Extend the passage about the urban segmentation survey tool and its PCA preprocessing, continuing from its final sentence.

> _Source extract_:
========================

The web tool developed to capture the respondents’ data is shown in Fig. 1. It is a tool with little information overload to focus on the task at hand. The survey begins with one (1) brief contextual description. Then, (2) the user advances to the first question (3), in which they must decide which of the two images at the regional level best segments the space. (4) A text box allows capturing user comments for optional use. Then the user advances (5) to the next question, in which they must choose between one of the images at the community level. For example, (6) the task is addressed in the commune of Santiago. (7) A text box allows capturing user comments for optional use. Then the user advances (8), and the poll ends by recording the user’s answers (9).

Figure 1
figure 1

The web tool developed to capture the respondents’ data. The task is to decide which of the two displayed images best segments the indicated area. Users are asked to solve this task both at the regional level and at the commune level. In the example, the user must decide at the global level and then at the communal level for Santiago

The tool was designed to be responsive and accessed from mobile devices and desktops. It is available at

3 Results

3.1 Data preprocessing

The data was preprocessed using PCA. To do this, we ran PCA per group, these being social, visual, and land use features. For the visual features, the first two principal components captured 95% of the variance at the level of urban blocks. In the case of social characteristics, the first two principal components capture 84% of the variance. Meanwhile, four components were required to capture 85% of the variance for land use. No critical changes were detected in this analysis when processing at the level of individuals.

========================

> _Data lines_:
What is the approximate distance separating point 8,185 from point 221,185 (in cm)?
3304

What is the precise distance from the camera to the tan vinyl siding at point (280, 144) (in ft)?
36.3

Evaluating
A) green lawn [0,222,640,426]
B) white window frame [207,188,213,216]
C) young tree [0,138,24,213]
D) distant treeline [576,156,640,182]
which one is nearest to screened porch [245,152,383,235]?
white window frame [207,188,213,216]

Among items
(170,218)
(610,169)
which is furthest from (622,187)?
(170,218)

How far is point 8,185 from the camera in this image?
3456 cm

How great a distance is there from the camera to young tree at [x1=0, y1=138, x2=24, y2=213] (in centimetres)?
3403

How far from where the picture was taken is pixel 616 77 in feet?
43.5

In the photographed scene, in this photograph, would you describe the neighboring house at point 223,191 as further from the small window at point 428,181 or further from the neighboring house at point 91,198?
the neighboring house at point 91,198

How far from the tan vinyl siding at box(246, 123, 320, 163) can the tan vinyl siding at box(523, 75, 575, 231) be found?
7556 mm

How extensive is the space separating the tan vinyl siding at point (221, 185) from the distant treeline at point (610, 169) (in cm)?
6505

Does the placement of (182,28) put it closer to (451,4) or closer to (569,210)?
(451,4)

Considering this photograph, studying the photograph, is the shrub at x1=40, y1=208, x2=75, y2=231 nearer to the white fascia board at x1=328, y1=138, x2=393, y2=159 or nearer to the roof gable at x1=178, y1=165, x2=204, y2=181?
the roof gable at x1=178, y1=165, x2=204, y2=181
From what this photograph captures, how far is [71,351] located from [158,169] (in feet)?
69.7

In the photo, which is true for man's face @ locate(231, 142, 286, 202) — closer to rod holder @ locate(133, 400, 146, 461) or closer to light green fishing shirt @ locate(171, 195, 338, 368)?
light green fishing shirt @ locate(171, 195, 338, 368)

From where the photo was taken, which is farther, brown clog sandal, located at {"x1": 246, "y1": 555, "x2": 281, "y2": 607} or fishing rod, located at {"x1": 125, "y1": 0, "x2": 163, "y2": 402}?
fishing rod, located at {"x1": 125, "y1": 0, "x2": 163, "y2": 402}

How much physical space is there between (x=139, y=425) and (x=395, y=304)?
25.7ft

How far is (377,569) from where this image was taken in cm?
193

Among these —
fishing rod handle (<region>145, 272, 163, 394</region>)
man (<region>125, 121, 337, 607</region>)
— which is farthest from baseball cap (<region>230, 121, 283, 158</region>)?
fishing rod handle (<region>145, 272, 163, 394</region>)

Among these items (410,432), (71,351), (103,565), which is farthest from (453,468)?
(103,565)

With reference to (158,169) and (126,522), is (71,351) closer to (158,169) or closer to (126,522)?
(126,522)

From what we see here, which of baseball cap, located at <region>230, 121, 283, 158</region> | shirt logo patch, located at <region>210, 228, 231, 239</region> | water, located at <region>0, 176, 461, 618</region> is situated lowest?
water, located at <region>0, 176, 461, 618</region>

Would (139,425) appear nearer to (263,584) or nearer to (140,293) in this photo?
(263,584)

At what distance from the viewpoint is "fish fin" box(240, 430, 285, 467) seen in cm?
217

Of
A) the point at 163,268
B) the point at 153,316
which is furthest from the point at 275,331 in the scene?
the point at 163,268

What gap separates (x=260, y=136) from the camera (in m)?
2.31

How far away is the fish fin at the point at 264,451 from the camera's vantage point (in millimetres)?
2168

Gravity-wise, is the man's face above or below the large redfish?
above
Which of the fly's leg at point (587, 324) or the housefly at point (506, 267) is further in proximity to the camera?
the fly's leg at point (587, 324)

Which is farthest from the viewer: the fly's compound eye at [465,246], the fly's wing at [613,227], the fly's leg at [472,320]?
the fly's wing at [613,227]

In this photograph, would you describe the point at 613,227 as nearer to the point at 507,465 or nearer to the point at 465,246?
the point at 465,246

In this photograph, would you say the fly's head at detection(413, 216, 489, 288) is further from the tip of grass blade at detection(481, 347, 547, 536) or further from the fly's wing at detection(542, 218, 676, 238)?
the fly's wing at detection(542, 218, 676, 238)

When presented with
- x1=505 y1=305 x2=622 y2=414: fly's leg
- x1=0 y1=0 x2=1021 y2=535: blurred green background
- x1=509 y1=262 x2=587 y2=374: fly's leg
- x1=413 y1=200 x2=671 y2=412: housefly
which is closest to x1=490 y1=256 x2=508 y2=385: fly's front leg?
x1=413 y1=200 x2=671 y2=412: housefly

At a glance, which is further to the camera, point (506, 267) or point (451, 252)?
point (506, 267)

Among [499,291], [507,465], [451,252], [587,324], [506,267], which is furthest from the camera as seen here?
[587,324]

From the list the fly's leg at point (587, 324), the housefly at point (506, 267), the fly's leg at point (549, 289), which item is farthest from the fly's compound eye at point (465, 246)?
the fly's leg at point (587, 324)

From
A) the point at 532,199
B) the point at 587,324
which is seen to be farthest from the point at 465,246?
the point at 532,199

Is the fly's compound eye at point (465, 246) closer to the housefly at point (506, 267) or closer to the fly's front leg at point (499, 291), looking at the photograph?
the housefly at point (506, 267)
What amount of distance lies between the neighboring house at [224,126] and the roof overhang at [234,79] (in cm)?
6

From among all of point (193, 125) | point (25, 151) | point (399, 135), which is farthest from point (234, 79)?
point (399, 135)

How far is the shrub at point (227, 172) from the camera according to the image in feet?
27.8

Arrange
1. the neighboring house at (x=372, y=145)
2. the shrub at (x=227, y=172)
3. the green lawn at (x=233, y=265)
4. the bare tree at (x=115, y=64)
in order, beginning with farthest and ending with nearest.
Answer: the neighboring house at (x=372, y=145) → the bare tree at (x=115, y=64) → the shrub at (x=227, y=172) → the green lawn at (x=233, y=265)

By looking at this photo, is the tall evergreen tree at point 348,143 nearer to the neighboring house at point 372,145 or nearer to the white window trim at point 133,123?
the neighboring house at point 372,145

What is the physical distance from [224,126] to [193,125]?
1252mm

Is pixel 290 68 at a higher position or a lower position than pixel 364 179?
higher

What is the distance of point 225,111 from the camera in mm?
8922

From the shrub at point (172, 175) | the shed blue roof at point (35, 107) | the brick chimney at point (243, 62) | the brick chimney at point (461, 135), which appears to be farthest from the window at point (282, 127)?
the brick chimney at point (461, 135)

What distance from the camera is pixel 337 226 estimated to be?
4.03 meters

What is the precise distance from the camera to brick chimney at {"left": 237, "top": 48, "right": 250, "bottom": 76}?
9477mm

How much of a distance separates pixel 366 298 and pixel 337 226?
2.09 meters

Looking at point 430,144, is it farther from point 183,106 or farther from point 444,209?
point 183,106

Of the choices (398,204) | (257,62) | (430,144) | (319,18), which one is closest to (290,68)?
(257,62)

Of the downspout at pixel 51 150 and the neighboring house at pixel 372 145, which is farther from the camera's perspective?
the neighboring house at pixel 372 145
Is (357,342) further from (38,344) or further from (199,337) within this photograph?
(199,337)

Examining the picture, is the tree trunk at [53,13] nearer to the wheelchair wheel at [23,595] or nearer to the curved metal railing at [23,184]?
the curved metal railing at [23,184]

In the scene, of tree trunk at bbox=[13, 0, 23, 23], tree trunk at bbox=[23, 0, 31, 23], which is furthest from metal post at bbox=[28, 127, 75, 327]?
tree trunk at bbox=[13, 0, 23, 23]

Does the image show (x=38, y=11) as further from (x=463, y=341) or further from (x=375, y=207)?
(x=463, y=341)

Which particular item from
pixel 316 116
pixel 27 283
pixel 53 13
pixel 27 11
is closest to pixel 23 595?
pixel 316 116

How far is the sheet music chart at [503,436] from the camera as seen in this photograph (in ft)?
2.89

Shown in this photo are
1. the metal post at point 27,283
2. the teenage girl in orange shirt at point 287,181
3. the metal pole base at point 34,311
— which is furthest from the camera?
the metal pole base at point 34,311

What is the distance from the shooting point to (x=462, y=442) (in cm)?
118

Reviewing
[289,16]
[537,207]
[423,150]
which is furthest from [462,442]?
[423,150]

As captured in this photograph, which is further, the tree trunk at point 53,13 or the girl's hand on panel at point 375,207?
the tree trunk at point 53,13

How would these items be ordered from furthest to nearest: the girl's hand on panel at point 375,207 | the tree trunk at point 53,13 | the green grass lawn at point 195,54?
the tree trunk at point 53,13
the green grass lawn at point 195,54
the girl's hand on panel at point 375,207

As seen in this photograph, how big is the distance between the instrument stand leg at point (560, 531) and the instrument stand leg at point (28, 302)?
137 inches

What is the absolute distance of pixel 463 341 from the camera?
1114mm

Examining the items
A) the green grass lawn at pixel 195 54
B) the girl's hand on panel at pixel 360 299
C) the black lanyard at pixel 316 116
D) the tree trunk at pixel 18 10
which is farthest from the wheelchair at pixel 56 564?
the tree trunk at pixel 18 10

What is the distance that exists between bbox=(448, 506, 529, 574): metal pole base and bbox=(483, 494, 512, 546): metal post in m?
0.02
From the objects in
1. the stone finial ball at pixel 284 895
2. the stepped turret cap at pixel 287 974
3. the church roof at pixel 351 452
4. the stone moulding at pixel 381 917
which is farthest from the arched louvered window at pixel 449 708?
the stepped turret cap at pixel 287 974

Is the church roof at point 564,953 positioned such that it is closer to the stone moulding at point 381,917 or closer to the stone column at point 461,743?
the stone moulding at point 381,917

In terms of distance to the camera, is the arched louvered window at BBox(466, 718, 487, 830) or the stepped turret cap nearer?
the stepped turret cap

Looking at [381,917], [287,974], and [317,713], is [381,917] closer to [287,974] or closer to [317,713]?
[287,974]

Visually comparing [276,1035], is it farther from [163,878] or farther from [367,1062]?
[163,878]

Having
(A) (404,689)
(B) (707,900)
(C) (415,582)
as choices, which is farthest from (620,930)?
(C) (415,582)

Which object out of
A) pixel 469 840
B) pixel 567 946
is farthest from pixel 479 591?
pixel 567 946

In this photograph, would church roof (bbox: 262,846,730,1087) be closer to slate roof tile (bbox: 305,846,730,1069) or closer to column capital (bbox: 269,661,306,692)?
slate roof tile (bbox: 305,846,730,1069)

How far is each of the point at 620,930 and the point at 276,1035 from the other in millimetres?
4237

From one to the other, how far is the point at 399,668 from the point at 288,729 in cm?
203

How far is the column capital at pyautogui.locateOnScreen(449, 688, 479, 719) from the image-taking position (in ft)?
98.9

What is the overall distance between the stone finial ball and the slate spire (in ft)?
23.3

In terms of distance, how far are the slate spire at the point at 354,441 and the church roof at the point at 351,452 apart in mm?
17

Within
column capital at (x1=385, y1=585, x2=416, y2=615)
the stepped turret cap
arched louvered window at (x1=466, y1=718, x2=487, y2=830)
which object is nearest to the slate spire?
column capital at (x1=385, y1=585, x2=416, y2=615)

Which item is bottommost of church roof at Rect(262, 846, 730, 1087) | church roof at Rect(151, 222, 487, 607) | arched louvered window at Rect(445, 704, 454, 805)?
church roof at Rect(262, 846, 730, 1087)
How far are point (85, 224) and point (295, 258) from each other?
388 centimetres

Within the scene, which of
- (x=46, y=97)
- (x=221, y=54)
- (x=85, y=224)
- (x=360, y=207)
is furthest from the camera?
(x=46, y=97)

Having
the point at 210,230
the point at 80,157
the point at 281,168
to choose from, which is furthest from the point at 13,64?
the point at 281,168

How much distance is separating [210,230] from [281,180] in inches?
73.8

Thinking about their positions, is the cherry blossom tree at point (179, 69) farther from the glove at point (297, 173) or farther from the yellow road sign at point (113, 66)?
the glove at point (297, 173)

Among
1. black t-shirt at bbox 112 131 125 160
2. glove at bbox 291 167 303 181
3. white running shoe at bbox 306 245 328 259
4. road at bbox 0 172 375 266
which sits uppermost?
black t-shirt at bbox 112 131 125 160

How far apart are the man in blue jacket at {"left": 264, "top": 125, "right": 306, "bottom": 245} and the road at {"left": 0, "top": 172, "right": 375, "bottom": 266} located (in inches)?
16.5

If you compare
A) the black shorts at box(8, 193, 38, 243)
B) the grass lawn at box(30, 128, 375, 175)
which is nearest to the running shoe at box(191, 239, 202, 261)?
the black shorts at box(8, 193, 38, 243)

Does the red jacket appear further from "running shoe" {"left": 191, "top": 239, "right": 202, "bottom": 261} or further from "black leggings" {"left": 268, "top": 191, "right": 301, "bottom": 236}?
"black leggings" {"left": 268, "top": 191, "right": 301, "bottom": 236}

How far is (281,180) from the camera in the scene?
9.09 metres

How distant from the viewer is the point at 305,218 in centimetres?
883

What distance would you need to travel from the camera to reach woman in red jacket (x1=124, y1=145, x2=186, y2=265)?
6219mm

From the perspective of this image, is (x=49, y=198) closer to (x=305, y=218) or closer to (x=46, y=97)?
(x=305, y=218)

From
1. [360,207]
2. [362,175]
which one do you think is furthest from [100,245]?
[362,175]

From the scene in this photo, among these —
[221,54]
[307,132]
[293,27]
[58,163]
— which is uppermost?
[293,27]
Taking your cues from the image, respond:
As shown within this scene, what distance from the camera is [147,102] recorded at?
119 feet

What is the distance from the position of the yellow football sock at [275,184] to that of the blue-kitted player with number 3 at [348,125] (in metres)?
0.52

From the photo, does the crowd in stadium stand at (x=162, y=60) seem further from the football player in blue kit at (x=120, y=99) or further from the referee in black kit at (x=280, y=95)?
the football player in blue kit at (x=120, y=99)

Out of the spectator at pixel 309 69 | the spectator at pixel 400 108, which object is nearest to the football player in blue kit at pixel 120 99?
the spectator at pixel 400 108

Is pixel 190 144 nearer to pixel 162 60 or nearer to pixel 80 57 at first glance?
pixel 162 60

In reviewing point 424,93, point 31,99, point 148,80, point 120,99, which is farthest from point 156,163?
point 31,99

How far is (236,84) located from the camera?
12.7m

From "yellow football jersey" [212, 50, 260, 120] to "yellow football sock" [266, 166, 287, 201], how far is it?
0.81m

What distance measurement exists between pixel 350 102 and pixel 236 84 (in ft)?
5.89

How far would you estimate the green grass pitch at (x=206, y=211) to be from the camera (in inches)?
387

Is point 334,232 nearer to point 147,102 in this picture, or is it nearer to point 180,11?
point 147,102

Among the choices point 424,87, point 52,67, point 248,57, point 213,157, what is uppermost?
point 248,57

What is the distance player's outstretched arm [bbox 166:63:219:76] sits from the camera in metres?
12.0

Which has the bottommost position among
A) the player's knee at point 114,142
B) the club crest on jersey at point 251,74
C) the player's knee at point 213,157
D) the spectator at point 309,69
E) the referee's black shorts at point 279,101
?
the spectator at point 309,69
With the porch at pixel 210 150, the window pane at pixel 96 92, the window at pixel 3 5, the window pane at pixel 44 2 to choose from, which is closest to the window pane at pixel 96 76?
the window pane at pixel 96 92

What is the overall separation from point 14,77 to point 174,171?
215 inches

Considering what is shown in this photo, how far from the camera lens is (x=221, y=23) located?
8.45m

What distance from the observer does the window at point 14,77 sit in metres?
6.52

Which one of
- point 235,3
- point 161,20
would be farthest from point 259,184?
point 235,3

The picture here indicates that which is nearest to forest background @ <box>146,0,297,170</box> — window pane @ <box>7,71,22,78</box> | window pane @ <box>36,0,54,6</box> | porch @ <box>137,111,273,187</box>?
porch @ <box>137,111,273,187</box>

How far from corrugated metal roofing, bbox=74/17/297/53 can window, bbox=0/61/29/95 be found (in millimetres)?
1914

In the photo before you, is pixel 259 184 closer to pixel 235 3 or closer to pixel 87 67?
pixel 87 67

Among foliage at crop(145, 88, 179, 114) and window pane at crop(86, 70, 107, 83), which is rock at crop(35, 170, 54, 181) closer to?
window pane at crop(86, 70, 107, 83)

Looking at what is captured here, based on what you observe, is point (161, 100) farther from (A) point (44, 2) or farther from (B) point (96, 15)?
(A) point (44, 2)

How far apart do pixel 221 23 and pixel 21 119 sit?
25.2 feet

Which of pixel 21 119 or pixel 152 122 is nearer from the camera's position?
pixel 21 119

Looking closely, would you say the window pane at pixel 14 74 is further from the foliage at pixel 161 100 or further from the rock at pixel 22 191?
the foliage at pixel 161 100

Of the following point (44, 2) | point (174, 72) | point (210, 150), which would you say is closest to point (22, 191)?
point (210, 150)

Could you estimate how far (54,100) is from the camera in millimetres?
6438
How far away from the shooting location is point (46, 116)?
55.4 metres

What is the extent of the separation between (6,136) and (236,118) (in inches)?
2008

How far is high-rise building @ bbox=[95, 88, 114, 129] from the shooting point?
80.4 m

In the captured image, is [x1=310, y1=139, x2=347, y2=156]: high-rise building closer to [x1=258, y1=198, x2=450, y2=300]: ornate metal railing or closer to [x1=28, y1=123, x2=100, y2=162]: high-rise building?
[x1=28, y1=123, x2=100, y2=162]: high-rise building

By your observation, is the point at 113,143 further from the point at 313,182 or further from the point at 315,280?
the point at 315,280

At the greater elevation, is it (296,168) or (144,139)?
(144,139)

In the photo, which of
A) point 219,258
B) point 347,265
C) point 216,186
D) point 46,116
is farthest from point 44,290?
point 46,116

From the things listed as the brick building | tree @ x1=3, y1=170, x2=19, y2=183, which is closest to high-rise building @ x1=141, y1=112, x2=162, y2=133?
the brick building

========================

> _Written reply_:
Then, we tested different concentric rings over the range of walking distances [2]. The idea is to smooth the feature vectors from an aggregate feature calculation involving nearest neighbors. The notion of proximity used is the Euclidean distance between territorial units. We tested for radii in the walkable range for concentric rings between 200 and 600 meters in radius for the local level. We compared the consistency of different clustering solutions for these values without finding inconsistencies in the observed range. Then, we used three concentric rings of 200, 400, and 600 meters in radius to compute the vector features. The idea of using three components is that the neighbors within the first ring will be counted three times, those in the second that are not in the first are counted twice, and those in the third that are neither in the first nor the second are counted only once. The aggregation function is a simple average. In the case of the region, we tested for radii between 500 and 1500 meters in radius. We compared the consistency of different clustering solutions for these values without finding inconsistencies in the observed range. Then, we used three concentric rings of 500, 1000, and 1500 meters in radius to compute the vector features.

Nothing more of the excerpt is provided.